• _Goal_:
Extract, verbatim, all lines starting at the one containing "What is the distance between pixel" and ending with the final line of the listing, and no others.

• _Spatial reasoning question data_:
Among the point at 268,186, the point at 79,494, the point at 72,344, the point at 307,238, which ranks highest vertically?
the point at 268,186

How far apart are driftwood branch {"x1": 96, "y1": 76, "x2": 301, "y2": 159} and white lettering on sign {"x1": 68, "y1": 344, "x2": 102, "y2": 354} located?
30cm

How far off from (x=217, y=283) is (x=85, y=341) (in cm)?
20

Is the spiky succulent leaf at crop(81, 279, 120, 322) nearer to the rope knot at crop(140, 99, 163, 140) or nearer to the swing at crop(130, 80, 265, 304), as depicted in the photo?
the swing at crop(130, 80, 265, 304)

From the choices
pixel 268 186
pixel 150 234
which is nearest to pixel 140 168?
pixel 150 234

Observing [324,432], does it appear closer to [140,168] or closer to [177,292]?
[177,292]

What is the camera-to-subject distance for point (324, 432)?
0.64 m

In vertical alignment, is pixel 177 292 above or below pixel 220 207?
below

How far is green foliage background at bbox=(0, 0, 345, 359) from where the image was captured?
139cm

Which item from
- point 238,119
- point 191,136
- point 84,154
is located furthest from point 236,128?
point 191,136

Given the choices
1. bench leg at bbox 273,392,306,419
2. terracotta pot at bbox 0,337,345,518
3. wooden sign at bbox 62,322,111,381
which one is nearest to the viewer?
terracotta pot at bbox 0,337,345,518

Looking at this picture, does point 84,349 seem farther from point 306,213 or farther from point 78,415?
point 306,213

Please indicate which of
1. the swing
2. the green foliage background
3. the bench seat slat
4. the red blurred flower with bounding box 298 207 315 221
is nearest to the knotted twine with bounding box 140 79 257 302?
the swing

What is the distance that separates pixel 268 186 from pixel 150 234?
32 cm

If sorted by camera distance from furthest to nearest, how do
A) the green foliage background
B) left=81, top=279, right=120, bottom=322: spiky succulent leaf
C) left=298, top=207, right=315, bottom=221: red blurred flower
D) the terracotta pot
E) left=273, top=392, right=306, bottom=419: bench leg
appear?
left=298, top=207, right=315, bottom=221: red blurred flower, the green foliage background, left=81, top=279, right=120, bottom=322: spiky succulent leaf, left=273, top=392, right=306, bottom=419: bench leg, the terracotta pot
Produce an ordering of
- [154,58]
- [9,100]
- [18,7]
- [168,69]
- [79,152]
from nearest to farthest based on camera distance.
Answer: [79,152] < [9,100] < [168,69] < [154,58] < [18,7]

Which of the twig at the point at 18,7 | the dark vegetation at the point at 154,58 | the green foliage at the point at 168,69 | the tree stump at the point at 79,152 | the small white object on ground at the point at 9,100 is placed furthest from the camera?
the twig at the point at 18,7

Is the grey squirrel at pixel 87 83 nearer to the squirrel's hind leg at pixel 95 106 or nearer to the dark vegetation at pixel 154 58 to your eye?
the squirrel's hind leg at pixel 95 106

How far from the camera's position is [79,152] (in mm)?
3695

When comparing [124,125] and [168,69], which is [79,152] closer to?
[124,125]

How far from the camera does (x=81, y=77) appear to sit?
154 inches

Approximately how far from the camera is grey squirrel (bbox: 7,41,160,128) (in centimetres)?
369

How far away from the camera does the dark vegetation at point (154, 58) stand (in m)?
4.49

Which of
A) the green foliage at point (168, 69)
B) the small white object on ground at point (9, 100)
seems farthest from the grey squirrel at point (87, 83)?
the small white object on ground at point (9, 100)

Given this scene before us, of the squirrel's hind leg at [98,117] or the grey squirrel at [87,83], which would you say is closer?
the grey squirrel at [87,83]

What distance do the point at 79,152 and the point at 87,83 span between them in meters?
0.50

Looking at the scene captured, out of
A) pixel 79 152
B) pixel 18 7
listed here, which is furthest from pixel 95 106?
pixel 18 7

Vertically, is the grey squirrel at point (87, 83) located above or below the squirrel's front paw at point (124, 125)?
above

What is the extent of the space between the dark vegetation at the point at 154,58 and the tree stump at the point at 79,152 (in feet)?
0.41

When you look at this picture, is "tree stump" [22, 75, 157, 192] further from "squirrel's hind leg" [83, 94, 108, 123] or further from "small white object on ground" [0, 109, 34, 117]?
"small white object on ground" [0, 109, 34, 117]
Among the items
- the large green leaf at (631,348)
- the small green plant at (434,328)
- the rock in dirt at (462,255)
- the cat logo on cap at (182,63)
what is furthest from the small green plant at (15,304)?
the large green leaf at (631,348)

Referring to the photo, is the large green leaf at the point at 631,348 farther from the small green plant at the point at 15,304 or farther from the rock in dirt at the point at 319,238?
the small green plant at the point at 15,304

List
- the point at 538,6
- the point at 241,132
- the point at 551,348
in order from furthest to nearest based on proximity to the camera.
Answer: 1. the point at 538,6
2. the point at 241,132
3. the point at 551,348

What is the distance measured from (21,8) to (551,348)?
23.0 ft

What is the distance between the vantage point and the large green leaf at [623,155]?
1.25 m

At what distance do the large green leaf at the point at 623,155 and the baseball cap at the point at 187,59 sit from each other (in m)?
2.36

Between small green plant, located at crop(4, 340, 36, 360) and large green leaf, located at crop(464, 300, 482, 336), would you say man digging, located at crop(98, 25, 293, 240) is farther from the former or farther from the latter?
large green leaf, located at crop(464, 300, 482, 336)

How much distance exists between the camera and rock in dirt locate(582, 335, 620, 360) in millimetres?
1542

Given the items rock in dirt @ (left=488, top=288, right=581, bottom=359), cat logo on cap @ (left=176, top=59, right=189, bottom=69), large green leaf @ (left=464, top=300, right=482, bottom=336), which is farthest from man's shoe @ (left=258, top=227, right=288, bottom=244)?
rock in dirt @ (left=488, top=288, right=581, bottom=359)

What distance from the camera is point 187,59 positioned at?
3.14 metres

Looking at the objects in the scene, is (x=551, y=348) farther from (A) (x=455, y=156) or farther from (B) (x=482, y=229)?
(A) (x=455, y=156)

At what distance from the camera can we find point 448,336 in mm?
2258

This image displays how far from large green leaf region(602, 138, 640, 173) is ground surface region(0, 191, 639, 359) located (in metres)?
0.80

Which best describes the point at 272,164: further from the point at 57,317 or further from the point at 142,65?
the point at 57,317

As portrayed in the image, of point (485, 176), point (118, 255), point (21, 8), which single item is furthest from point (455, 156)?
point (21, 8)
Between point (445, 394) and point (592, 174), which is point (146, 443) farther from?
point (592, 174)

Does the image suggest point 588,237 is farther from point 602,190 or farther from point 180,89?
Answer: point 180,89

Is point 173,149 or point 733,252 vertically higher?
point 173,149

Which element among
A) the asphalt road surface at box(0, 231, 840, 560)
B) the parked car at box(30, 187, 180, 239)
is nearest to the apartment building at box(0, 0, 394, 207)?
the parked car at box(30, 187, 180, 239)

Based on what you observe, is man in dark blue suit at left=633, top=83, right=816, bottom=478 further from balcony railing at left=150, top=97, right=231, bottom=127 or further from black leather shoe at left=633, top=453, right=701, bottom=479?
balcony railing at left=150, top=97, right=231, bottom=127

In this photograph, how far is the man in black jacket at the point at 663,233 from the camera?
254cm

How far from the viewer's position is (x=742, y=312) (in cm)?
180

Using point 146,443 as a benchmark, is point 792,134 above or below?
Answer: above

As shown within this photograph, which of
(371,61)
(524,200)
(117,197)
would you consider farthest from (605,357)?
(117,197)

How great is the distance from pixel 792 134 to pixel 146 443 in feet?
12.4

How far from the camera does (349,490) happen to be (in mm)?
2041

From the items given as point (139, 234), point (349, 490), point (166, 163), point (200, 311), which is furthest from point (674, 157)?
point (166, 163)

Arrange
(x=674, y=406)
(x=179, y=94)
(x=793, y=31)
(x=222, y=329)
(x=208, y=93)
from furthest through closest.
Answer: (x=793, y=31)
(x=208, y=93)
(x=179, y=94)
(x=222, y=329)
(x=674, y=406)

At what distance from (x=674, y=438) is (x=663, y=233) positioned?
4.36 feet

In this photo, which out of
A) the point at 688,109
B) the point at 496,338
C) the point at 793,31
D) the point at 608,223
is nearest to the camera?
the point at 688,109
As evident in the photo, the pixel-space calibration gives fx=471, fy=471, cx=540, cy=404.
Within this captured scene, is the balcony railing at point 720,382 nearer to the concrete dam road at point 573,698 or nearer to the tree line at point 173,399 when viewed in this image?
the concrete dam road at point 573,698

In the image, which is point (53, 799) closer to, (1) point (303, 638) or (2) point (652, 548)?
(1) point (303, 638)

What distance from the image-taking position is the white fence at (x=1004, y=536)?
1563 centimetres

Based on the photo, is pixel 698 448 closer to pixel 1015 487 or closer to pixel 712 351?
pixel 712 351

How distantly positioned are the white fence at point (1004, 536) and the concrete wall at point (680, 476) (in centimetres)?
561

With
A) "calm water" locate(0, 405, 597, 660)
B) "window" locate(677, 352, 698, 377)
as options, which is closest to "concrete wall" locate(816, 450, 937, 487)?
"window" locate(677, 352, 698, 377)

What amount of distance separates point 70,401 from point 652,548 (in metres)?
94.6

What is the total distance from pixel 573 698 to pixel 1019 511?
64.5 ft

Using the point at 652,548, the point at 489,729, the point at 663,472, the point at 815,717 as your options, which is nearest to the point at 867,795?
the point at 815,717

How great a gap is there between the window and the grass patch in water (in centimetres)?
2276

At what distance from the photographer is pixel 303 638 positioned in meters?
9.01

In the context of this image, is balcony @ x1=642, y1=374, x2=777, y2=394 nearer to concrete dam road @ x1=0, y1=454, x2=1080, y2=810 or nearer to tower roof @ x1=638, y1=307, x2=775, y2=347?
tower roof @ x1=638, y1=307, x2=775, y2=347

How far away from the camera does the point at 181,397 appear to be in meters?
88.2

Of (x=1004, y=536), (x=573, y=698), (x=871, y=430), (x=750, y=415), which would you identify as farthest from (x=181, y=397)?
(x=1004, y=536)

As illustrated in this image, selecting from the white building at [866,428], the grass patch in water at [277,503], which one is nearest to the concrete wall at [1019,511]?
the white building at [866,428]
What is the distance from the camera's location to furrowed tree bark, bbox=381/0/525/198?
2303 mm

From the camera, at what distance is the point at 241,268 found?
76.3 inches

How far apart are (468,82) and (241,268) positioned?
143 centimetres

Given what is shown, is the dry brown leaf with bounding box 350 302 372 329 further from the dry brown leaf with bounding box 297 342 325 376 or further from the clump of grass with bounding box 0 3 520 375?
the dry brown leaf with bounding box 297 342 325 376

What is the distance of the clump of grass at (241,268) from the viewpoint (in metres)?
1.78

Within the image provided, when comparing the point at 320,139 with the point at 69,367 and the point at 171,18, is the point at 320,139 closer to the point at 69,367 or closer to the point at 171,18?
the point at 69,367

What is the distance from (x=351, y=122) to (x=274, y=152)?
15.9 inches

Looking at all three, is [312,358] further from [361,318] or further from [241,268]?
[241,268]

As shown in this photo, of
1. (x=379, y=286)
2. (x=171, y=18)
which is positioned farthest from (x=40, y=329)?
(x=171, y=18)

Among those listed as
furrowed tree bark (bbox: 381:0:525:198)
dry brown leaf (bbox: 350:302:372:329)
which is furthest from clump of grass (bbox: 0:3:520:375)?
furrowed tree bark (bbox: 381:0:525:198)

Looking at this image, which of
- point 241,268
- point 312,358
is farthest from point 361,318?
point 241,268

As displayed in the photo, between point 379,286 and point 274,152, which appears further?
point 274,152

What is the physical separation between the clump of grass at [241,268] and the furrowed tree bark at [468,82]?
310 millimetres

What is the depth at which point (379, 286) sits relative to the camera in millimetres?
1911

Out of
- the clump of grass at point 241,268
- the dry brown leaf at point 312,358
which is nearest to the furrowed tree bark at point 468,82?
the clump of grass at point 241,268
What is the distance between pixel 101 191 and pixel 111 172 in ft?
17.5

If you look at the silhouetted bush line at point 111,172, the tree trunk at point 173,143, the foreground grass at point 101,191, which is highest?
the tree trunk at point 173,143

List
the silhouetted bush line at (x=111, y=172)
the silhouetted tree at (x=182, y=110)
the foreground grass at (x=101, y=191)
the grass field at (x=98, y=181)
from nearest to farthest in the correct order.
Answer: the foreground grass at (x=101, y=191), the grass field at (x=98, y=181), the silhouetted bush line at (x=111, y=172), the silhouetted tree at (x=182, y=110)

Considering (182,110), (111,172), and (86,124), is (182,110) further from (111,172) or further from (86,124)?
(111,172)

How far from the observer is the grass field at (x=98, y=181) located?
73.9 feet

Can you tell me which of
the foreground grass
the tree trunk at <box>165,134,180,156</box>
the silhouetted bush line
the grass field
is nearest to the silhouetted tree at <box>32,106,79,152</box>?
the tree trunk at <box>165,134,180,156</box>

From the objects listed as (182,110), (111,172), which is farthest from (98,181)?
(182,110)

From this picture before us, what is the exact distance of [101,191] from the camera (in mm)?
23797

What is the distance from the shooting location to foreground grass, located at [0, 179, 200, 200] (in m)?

• _Final result_:
What is the distance between pixel 101 191 and pixel 111 172 in ft?
17.5

If you look at the silhouetted bush line at point 111,172, the tree trunk at point 173,143, the foreground grass at point 101,191, which is highest?
the tree trunk at point 173,143

List
the silhouetted bush line at (x=111, y=172)
the silhouetted tree at (x=182, y=110)
the foreground grass at (x=101, y=191)
the grass field at (x=98, y=181)
from nearest to farthest in the correct order.
Answer: the foreground grass at (x=101, y=191), the grass field at (x=98, y=181), the silhouetted bush line at (x=111, y=172), the silhouetted tree at (x=182, y=110)

Considering (182,110), (111,172), and (86,124), is (182,110) further from (111,172) or further from (86,124)?
(111,172)

How far from the observer is the grass field at (x=98, y=181) located?
73.9 feet

Can you tell me which of
the foreground grass
the tree trunk at <box>165,134,180,156</box>
the silhouetted bush line
the grass field
is nearest to the silhouetted tree at <box>32,106,79,152</box>?
the tree trunk at <box>165,134,180,156</box>

From the objects listed as (182,110), (111,172), which is farthest from (98,181)?
(182,110)

From this picture before us, what is the exact distance of [101,191] from the camera (in mm)?
23797

What is the distance from the shooting location to foreground grass, located at [0, 179, 200, 200] (in m)?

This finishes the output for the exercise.